Nashville. AKA Music City
It’s a pretty crazy testament to Tennessee’s music creds that a city as influential as Memphis – a city that birthed many of the genres we now associate with popular music – isn’t the one known as “Music City.” That honour goes to the capital, Nashville. (Hey, we told you this was a tuneful state). Since famed frontiersman Davy Crockett arrived with his fiddle in the 1820s, Nashville musical history has thrummed with the melodies of America. And, while Memphis is most associated with the blues (and later, rock and roll), Nashville is very much the global home of country music.

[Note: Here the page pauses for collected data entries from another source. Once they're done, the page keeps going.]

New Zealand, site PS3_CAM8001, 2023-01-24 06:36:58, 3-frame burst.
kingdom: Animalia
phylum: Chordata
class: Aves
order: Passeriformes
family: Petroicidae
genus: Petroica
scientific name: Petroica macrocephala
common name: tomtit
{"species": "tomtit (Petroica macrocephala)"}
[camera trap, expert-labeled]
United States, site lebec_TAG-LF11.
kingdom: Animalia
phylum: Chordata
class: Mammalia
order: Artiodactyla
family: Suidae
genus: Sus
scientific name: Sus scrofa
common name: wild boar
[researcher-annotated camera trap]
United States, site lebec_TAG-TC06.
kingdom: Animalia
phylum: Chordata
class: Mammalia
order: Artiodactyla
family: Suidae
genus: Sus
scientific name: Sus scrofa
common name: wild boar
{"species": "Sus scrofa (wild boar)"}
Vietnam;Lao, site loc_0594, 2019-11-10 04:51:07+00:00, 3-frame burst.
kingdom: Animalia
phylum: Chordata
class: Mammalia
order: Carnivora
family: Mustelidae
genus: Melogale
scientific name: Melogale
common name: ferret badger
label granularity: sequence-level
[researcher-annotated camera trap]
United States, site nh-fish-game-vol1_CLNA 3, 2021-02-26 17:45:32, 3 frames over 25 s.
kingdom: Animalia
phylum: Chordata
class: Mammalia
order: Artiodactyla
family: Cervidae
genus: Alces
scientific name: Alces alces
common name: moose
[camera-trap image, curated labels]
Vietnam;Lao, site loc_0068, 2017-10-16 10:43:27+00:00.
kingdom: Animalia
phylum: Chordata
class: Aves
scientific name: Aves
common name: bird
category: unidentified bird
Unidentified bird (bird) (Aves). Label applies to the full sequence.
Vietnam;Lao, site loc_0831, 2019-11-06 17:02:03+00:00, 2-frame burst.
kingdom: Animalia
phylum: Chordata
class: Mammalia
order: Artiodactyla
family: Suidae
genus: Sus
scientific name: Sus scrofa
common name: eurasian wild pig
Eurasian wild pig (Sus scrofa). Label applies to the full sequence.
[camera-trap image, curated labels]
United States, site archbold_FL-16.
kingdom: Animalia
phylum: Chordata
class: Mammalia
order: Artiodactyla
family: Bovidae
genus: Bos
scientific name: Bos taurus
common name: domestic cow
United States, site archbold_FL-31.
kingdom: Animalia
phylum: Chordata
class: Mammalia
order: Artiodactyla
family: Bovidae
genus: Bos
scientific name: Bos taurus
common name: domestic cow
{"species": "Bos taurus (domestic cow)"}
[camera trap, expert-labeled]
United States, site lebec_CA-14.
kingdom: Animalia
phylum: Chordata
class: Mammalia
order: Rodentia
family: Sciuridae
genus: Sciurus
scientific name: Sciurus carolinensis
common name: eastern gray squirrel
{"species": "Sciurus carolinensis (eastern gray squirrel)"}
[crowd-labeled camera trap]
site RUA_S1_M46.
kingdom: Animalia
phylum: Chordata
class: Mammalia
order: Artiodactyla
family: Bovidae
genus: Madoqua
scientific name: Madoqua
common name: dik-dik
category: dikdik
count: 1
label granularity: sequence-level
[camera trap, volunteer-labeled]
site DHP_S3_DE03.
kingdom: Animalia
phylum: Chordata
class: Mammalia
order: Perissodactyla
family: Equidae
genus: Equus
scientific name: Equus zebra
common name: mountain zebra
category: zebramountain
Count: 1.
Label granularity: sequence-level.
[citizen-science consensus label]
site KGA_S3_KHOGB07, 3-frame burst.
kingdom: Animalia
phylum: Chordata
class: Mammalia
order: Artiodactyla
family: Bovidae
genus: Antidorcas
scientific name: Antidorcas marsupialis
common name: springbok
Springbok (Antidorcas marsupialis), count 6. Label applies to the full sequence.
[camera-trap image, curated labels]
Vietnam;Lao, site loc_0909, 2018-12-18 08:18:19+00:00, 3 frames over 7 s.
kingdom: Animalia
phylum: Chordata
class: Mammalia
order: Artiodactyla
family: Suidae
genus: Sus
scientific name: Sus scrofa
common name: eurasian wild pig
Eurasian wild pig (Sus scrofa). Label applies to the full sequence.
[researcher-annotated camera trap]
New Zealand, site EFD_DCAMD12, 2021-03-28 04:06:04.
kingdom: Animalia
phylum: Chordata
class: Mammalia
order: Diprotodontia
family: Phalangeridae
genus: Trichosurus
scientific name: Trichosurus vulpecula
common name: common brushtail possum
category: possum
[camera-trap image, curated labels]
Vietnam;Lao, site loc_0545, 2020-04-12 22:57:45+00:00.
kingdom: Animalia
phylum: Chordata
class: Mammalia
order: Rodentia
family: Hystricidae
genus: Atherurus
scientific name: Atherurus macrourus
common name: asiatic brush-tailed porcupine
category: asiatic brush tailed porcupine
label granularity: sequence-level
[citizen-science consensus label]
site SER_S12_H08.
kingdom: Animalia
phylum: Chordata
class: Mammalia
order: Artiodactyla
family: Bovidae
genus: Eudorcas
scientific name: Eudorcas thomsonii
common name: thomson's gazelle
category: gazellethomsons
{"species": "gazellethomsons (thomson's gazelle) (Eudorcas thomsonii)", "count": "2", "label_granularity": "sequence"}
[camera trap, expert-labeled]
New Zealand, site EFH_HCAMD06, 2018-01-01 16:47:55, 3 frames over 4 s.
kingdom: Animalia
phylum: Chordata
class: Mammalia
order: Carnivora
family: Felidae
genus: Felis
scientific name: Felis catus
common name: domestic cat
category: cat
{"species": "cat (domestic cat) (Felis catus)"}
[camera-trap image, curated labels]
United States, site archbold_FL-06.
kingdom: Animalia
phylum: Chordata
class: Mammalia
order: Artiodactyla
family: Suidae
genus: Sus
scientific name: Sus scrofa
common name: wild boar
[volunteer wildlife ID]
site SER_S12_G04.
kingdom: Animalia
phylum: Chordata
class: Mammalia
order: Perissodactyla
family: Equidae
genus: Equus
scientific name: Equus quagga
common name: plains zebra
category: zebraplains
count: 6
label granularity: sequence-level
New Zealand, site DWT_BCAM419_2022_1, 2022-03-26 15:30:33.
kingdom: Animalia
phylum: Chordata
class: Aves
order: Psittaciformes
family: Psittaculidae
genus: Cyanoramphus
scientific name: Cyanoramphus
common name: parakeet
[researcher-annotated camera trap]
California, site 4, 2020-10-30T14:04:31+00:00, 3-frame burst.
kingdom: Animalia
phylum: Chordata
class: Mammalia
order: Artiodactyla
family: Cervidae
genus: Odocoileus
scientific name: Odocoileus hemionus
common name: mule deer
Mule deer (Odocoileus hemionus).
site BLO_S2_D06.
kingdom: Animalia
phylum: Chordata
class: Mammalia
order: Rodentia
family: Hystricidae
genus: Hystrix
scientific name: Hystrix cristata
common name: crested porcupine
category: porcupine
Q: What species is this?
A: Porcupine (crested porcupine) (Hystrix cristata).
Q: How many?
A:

The city’s most famous musical venue, the Ryman Auditorium, was pivotal in country music’s emergence. Opened way back in 1892 as a place of worship, in the 40s it became a musical Mecca, where a pioneering country station would broadcast live from the auditorium every week. After a huge $14,000,000 renovation in 2015, today the Ryman is home to Opry Country Classics each spring and autumn and Bluegrass Nights each summer – so check it out if you’re swinging by.
Another place you can’t miss is the National Museum of African American Music, which showcases the indelible influence African Americans have had on music, in Nashville and beyond.
As a culture, their contribution to all the tunes we know and love really can’t be overstated. And neither, it has to be said, can Tennessee’s.